Andrea Chiandotto, una vita sulla bicicletta e un matrimonio nel quale dolcezze e glicemia pedalano insieme

“Lessico famigliare” è un famoso libro di Natalia Ginzburg nel quale viene narrata la cronaca della sua famiglia, non soltanto basandosi su avvenimenti storici, ma anche e soprattutto attraverso abitudini, atteggiamenti, modi di dire, parole che ricorrono all’interno di ogni nucleo famigliare, creandone un tessuto linguistico immediatamente riconoscibile e codificabile per tutti i membri che ne fanno parte.

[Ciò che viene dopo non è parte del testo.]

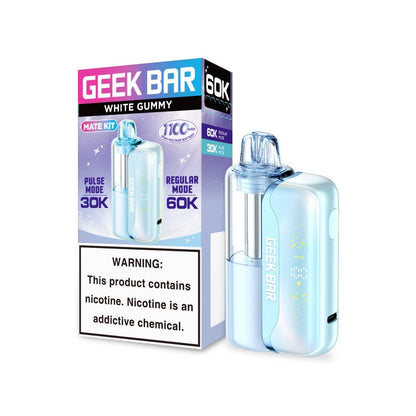 Geek Bar MATE 60K KIT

Di Andrea Chiandotto potrei dire che pratica ciclismo agonistico, che si è girato mezza Europa e mezza Italia in bicicletta, che si allena praticamente ogni giorno, per molte ore, e che il ciclismo l’ha aiutato e l’ha salvato allo stesso tempo.
Potrei stare a parlare tutto il tempo dell’ultima impresa, ovvero il tour del Triveneto, al quale ha partecipato anche Erica, sua moglie, e che ha visto coinvolti, oltre a loro due, altri 5 ciclisti con diabete.
Eppure, è proprio sulla parola moglie che vorrei soffermarmi.
Perché mi interessa capire come cambia il lessico famigliare tra due persone che devono gestire quotidianamente il proprio diabete e quello della persona che amano.

“Siamo in quattro”, ride Andrea,“io, Erica, il mio diabete e il suo… A volte si parla solo di numeri…”
Sì, perché forse, chiedersi come va la glicemia è molto più di augurarsi il buongiorno.
Assomiglia più a un “Come stai?”
O ancor meglio a: “Se non stai bene, non preoccuparti… Ora sistemiamo le cose”.
“Essere entrambi diabetici non è un peso, anzi. Ci offre la possibilità costante di confrontarci e di confortarci nei momenti di malessere. Perché il diabete incide profondamente anche sul comportamento, sull’emotività. Ti porta dall’euforia alla nevrosi. Un tempo, appena ci siamo conosciuti, ognuno gestiva le proprie ipoglicemie, ma ora no. Adesso le viviamo come coppia, le superiamo insieme”.
E mi racconta, Andrea, di quanto questa profonda condivisione renda profondo tutto, e alla mia provocatoria domanda “C’è qualcosa che il diabete ti ha dato?”, risponde senza esitare: “Mi ha dato Erica.”
E mi sembra ci sia poco da aggiungere.

Un incontro reso possibile da un concatenarsi di fortuite casualità (se così vogliamo considerarle): a entrambi viene segnalata una diabetologa a Monfalcone, entrambi ci vanno, entrambi iniziano a seguire un gruppo sui social, entrambi sono stanchi e spossati dalla difficile gestione del diabete, entrambi amano lo sport, la natura e – non ultimo – la vita.
Se non si accende una scintilla tra due persone così, ditemi voi quando.
Il lessico famigliare include la famigliarità con una patologia, che ha bisogno di tempo, pazienza e forza per essere compresa e accettata.

Per Andrea c’è voluta tutta la determinazione di cui era capace, con un esordio a 7 anni, in un momento storico che lui considera – a livello sanitario – preistoria, tratteggiato dalla sistematica mancanza di informazioni precise, dalla glicemia che saltava alle stelle, dalla completa inconsapevolezza di cosa fosse la conta dei carboidrati, da risultati che non arrivavano mai. Ma questa visita a Monfalcone, me la descrive come un cambio radicale: “Mi trovavo in alto mare da una vita e finalmente ho visto una spiaggia”, e da lì inizia una ricerca continua, il cui obiettivo è star bene.

“Come hai vissuto questo tour del Triveneto? Tu, da ciclista agonista eri certamente più preparato alla fatica”.
“La fatica è stata rallentare un po’ il passo. Eppure mi ha arricchito. Ho avuto modo di guardarmi intorno, di aiutare le persone che mi erano di fianco, magari preda di crolli psico-fisici, e ho sentito chiaramente, che in realtà erano loro ad aiutare me. Il gruppo è stato la nostra forza”.
Ecco perché ora, l’idea che si evince dalle sue parole è quella di dare continuità a questa esperienza, portando un chiaro messaggio anche nei luoghi dell’Italia dove c’è meno disponibilità dal punto di vista sanitario.
“Nessuna persona col diabete deve avere l’impressione di essere solo, mai.”
Ottime parole, di un ottimo – esteso – lessico famigliare.